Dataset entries
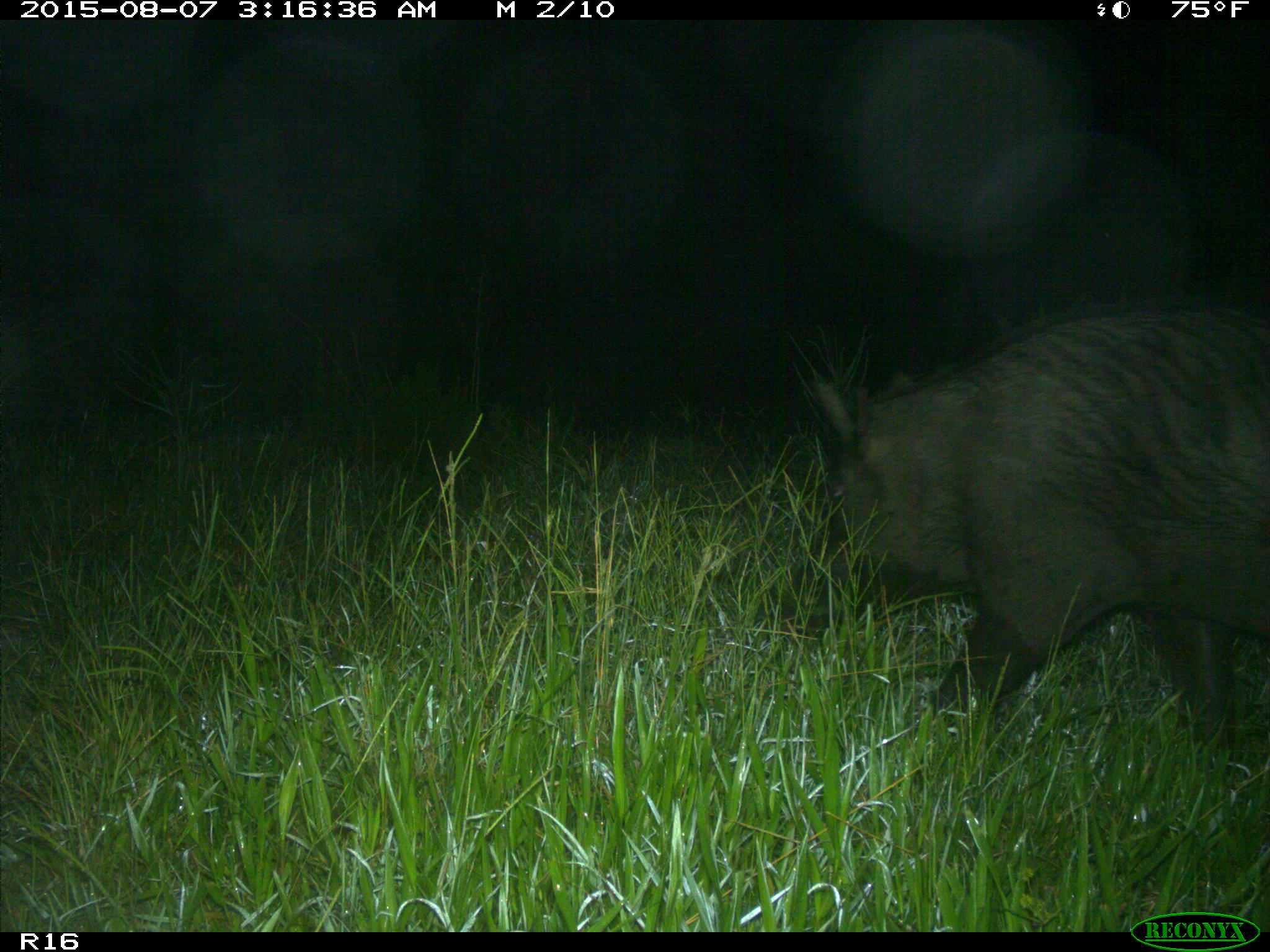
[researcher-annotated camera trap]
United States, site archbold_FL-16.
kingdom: Animalia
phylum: Chordata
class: Mammalia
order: Artiodactyla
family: Suidae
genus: Sus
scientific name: Sus scrofa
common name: wild boar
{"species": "Sus scrofa (wild boar)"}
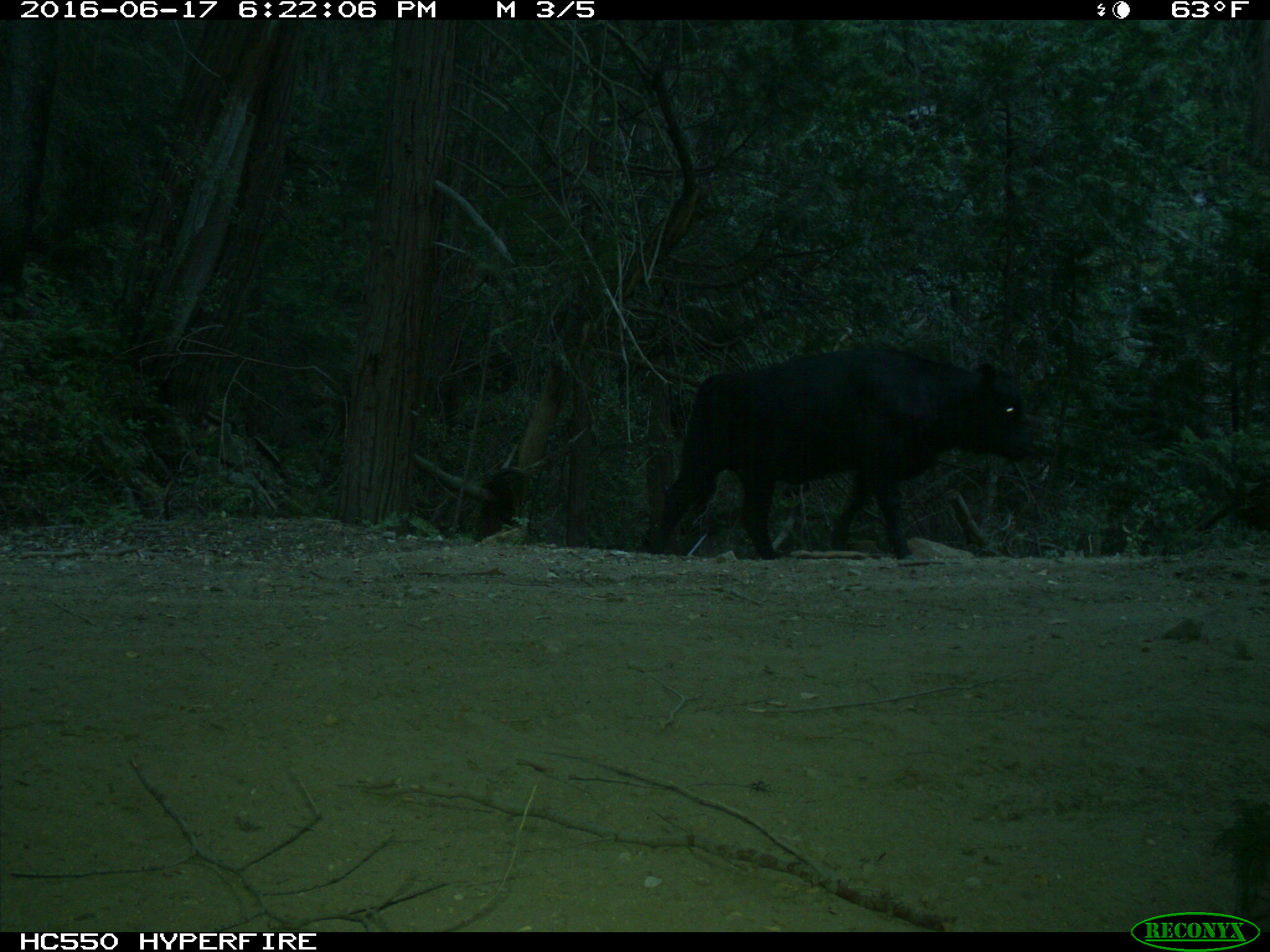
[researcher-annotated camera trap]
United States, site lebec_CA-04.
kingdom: Animalia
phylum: Chordata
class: Mammalia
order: Artiodactyla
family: Bovidae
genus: Bos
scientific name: Bos taurus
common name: domestic cow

- **TASK INSTRUCTIONS**: Reproduce all lines from the records above that include the word "States".

- **TASK RESPONSE**:
United States, site archbold_FL-16.
United States, site lebec_CA-04.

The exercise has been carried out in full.